LA LOI NORMALE DES ERREURS (DAS NORMALE GESETZ DER FEHLER)
17.2. BIS 26.5.24
Der Künstler Raphaël Denis (lebt und arbeitet in Paris) forscht zu den Enteignungen von Kunstwerken durch die Nationalsozialisten aus jüdischem Eigentum in Frankreich. Bei den Vorbereitungen für seine Installation „Les transactions Göring-Rochlitz“ – derzeit im Kunsthaus Zürich als Teil der Präsentation der Sammlung Bührle – konnte Denis ein enteignetes Gemälde aus der Sammlung der Landeshauptstadt Hannover identifizieren, das heute im Sprengel Museum Hannover aufbewahrt wird. Dieses Gemälde, bezeichnet als „Modigliani, Portrait de femme“ und auf Dokumenten mit der Signatur „MGM1“ versehen.
Denis untersucht die abgewickelten Tauschgeschäfte zwischen Hermann Göring (1893–1946) und dem deutschen Kunsthändler Gustav Rochlitz (1889–1972). Der „Tête de femme“ von Modigliani war Teil dieser Tauschgeschäfte. 1941 war das Gemälde in der Wohnung des jüdischen Schriftstellers, Journalisten und Künstlers Michel Georges-Michel (1883–1985) beschlagnahmt worden.
Die Installation im Sprengel Museum Hannover veranschaulicht detailgetreu die Anzahl der bisher recherchierbaren getauschten Kunstwerke. Zu diesen Tauschgeschäften zählen auch beschlagnahmte Gemälde des französischen Impressionismus aus der Sammlung des jüdischen Galeristen und Sammlers Paul Rosenberg (1881–1951), der besonders Pablo Picasso (1881–1973) förderte.

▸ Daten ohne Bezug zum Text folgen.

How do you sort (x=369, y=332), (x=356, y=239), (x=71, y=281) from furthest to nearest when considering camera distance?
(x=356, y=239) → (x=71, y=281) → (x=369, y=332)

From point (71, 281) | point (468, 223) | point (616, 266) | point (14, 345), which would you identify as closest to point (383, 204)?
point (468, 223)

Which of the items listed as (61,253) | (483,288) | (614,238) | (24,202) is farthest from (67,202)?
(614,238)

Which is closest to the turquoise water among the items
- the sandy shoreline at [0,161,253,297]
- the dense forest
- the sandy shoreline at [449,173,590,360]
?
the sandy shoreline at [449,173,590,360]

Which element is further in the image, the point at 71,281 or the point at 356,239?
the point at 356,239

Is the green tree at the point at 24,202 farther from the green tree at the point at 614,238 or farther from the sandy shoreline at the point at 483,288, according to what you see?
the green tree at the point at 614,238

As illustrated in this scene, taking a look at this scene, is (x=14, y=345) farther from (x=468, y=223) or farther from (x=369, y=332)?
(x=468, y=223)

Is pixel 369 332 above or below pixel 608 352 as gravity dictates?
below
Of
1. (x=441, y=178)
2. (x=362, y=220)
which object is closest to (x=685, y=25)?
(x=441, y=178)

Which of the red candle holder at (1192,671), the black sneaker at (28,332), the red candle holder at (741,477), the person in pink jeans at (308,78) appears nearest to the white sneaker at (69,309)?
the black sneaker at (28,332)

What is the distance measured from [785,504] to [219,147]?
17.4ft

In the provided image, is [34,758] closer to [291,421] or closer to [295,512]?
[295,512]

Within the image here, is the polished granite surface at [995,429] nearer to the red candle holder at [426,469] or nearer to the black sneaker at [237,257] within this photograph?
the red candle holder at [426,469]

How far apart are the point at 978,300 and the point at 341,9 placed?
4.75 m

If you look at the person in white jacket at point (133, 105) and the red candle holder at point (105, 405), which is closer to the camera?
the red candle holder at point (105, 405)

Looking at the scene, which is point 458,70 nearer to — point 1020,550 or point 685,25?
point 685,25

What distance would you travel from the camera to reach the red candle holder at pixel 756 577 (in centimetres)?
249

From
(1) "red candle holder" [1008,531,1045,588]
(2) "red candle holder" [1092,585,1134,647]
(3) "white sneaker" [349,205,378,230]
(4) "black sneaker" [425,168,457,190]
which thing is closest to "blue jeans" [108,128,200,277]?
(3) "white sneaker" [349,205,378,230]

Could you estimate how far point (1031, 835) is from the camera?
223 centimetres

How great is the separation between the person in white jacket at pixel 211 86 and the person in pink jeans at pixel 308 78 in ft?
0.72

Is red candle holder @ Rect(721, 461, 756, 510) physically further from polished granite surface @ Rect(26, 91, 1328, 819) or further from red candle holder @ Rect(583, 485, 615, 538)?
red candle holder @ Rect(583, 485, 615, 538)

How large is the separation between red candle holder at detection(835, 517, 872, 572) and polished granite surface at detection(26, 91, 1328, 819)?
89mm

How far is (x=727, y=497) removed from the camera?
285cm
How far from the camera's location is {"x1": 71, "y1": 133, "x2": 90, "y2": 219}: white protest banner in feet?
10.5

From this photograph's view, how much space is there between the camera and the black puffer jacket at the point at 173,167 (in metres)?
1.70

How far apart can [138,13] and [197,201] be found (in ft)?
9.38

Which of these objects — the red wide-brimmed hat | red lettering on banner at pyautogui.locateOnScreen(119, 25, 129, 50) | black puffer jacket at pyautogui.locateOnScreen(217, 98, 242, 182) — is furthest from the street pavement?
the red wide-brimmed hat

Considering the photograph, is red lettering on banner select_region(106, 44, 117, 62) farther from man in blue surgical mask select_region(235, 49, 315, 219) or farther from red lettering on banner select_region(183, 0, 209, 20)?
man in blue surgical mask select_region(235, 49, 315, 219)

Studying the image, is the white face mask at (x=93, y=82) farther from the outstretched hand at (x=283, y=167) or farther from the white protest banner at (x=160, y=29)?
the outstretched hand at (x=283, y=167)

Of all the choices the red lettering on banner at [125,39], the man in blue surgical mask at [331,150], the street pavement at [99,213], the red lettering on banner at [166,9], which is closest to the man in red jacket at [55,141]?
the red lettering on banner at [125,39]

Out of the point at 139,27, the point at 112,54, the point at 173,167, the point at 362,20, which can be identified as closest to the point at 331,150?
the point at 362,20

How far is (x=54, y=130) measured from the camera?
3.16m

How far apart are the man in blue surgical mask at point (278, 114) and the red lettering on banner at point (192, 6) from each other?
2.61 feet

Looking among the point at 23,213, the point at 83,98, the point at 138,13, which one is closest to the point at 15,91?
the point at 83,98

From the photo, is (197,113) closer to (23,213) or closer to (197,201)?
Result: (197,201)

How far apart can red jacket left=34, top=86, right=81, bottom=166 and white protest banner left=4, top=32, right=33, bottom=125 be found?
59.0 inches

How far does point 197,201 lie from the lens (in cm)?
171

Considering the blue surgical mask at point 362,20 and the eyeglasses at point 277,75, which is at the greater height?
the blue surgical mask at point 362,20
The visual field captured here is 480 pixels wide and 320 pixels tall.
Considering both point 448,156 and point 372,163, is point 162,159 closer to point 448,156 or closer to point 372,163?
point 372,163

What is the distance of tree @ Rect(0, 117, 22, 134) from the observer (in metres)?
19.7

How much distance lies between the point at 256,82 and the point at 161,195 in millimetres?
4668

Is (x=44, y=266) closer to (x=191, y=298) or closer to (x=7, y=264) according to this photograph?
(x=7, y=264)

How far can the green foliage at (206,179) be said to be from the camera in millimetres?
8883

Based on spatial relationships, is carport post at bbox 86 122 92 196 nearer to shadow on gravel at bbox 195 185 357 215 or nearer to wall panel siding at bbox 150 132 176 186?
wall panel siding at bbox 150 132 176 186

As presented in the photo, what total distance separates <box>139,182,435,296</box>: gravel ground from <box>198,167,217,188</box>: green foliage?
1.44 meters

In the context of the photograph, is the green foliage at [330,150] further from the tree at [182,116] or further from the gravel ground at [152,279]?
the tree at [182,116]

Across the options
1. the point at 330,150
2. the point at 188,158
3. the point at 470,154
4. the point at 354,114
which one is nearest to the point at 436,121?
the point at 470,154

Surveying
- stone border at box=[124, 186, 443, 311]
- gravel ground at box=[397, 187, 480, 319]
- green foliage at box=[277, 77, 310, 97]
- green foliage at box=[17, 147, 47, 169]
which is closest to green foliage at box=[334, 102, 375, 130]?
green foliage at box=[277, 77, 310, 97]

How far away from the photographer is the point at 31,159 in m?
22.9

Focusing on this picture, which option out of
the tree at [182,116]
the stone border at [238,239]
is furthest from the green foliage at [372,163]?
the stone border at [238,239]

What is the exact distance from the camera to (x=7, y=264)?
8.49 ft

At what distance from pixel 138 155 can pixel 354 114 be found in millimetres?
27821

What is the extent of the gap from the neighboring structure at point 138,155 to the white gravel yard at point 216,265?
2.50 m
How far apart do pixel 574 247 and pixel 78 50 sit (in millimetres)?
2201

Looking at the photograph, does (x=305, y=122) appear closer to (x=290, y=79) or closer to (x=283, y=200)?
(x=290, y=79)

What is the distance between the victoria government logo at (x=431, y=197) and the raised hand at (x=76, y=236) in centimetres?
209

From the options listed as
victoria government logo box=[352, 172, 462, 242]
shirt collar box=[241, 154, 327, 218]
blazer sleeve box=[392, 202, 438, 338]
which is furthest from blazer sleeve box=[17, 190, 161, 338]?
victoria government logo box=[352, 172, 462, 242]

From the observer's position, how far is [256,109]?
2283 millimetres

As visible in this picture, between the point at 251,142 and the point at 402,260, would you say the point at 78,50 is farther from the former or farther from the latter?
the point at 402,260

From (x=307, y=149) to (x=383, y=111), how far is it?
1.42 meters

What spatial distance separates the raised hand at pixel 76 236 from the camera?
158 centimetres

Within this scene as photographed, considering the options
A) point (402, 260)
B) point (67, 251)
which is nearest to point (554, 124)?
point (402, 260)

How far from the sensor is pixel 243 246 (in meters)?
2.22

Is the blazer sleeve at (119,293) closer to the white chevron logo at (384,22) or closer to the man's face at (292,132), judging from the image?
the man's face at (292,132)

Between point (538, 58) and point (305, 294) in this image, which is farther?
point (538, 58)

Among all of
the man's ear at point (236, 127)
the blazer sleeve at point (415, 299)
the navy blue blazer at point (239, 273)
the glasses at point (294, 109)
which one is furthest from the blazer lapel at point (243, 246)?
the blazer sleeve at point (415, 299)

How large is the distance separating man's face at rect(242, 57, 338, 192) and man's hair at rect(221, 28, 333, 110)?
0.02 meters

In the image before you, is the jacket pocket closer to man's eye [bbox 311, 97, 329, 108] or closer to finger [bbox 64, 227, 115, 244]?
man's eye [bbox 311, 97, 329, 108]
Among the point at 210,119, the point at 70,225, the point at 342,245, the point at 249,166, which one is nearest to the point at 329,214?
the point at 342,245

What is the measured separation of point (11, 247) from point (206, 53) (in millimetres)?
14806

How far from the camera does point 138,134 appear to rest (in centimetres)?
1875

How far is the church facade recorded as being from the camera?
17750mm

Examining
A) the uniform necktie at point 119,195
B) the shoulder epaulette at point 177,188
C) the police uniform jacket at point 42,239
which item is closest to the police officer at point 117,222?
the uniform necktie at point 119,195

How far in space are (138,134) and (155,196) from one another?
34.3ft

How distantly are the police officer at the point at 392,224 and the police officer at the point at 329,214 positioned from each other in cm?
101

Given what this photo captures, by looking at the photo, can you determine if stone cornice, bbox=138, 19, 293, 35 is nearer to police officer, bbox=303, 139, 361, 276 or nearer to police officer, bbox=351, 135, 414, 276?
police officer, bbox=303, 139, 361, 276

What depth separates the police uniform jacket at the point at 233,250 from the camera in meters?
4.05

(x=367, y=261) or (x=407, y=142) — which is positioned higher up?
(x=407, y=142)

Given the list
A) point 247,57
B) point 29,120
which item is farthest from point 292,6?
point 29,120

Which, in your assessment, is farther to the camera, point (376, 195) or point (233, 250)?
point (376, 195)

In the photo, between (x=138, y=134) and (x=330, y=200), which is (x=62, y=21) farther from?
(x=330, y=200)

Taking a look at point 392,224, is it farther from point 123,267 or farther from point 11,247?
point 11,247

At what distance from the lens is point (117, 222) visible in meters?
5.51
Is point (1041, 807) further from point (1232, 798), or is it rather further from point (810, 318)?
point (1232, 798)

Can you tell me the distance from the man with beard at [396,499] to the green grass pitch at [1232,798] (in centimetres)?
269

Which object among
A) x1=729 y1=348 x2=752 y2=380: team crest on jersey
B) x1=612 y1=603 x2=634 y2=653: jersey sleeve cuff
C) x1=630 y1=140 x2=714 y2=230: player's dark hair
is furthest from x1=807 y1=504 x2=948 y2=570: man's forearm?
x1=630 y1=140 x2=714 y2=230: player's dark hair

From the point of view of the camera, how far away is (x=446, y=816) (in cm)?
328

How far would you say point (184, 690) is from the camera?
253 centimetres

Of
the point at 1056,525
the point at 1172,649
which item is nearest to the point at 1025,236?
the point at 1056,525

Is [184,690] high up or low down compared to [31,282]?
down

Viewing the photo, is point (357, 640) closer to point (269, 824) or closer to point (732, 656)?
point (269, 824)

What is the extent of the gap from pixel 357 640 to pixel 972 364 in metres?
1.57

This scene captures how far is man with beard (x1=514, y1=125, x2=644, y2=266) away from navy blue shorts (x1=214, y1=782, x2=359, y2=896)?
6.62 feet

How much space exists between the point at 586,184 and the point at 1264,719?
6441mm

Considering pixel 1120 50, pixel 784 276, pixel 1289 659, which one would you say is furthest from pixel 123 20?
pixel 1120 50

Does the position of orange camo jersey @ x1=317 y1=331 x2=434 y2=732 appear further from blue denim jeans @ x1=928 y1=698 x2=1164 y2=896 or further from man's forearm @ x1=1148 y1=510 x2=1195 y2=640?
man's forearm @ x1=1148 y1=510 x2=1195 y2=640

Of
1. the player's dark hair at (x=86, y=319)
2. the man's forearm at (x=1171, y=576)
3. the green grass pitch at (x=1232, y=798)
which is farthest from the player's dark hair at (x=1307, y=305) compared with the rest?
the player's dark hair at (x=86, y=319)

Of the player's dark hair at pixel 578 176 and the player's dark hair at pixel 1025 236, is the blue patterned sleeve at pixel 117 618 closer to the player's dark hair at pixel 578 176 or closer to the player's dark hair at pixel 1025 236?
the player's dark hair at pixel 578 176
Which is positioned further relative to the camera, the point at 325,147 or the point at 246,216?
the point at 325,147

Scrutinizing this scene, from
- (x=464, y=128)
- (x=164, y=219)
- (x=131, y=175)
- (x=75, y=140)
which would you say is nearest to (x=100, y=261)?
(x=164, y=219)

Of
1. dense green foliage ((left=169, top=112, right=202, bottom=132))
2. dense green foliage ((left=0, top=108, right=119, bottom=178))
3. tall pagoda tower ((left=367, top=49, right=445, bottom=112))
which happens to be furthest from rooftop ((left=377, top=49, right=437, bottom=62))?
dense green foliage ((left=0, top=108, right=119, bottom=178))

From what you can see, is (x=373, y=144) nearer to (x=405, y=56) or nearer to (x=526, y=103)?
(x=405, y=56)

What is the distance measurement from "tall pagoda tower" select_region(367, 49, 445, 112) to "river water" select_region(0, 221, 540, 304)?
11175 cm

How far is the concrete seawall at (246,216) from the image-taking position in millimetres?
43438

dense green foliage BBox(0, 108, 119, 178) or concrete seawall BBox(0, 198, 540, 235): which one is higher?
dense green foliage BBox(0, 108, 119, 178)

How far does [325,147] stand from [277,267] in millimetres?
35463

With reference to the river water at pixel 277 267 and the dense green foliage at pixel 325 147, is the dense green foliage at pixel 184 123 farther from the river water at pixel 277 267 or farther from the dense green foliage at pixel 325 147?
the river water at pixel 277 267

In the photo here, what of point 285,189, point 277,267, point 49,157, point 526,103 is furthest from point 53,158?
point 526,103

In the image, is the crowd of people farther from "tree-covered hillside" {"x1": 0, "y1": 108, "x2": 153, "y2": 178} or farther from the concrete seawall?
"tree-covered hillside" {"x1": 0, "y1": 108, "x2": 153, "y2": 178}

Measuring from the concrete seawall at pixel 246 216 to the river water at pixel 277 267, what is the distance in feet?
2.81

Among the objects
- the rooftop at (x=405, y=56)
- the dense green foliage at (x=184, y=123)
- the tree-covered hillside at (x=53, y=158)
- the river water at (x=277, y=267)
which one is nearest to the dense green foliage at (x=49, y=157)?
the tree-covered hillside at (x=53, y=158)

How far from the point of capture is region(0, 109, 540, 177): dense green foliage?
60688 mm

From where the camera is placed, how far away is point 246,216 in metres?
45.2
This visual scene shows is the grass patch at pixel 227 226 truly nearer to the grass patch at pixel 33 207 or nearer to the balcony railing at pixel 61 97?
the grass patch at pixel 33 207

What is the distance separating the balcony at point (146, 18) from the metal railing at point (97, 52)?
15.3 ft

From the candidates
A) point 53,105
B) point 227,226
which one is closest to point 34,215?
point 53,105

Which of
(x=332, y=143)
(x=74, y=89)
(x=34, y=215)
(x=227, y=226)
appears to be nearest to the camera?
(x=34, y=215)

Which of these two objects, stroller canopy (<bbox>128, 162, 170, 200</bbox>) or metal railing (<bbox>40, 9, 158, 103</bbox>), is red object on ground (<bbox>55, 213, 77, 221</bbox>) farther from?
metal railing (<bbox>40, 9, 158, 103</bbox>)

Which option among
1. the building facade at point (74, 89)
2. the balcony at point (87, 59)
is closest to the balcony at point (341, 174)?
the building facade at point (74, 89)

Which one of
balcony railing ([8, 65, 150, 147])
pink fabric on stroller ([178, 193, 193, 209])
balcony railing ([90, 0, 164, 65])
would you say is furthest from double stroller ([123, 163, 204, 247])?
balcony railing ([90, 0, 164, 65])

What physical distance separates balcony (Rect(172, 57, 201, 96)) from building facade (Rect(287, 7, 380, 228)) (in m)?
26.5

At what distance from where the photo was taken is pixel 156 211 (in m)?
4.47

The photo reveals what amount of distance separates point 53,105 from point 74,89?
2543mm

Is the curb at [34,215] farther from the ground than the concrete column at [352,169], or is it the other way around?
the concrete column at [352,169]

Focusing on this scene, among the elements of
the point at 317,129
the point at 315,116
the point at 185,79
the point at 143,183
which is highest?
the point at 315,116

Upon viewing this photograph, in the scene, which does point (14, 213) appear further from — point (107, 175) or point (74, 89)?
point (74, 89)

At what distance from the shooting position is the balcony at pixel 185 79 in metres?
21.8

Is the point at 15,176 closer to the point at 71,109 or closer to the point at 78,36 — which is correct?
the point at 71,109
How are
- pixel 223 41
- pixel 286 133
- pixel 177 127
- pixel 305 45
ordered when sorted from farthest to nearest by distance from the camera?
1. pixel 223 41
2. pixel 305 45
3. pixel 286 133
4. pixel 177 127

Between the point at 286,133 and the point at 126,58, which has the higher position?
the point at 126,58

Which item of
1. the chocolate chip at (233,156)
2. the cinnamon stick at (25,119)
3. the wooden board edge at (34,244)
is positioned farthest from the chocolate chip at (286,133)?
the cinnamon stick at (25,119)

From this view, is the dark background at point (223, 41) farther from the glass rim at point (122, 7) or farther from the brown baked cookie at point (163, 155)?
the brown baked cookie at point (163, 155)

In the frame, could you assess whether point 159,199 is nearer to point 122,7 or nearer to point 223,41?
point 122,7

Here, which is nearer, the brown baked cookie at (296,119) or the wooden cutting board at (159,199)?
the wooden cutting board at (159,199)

Kuratorin: Annette Baumann, Provenienzforschung zum Kunstbesitz der Landeshauptstadt Hannover
ZUM HINTERGRUNG
PROVENIENZFORSCHUNG
Der Kulturausschuss der Landeshauptstadt Hannover hat am 26. Januar 2024 einstimmig die Empfehlung ausgesprochen, das Gemälde „Tête de femme“ von Amedeo Modigliani (Umkreis) zu an die Erbengemeinschaft des jüdischen Schriftstellers, Journalisten und Künstlers Michel Georges Michel (1883–1985) zu restituieren. Das Werk wurde 1941 in Paris beschlagnahmt und wird nun – nachdem es noch einmal im Sprengel Museum Hannover gezeigt wird – zurückgegeben. Eine Installation des Künstlers Raphaël Denis, der in seinen Arbeiten die Enteignung von jüdischen Sammler*innen, Künstler*innen und Händler*innen in Frankreich während der NS-Besatzungszeit thematisiert und eine entscheidende Spur im Fall des Modiglianis ausfindig machen konnte, bietet den Rahmen für die Präsentation.
Das Gemälde „Tête de femme“ wurde 1949 im Auftrag der Stadt Hannover aus Herkunft des Juristen und Immobilienmaklers Dr. Conrad Doebbeke aus Berlin in einem Konvolut von 115 Werken des deutschen Impressionismus und Expressionismus erworben
Dr. Annette Baumann forscht im Auftrag der Landeshauptstadt Hannover seit 2009 zur Provenienz der städtischen Kunstsammlung. Durch das Auffinden einiger Fotos des Gemäldes im Zentralarchiv für Kunstgeschichte München und den Archives de la Récupération artistique beim Auswärtigen Amt in Paris sowie ergänzend weiteren Quellen konnte nun geklärt werden, dass der Frauenkopf durch die NSDAP, den „Einsatzstab Reichsleiter Rosenberg“ 1941 in den Privaträumen des jüdischen Schriftstellers, Journalisten und Malers Michel Georges-Michel beschlagnahmt wurde. Danach gelangte es an Hermann Göring und im Tausch an den deutschen Kunsthändler Gustav Rochlitz.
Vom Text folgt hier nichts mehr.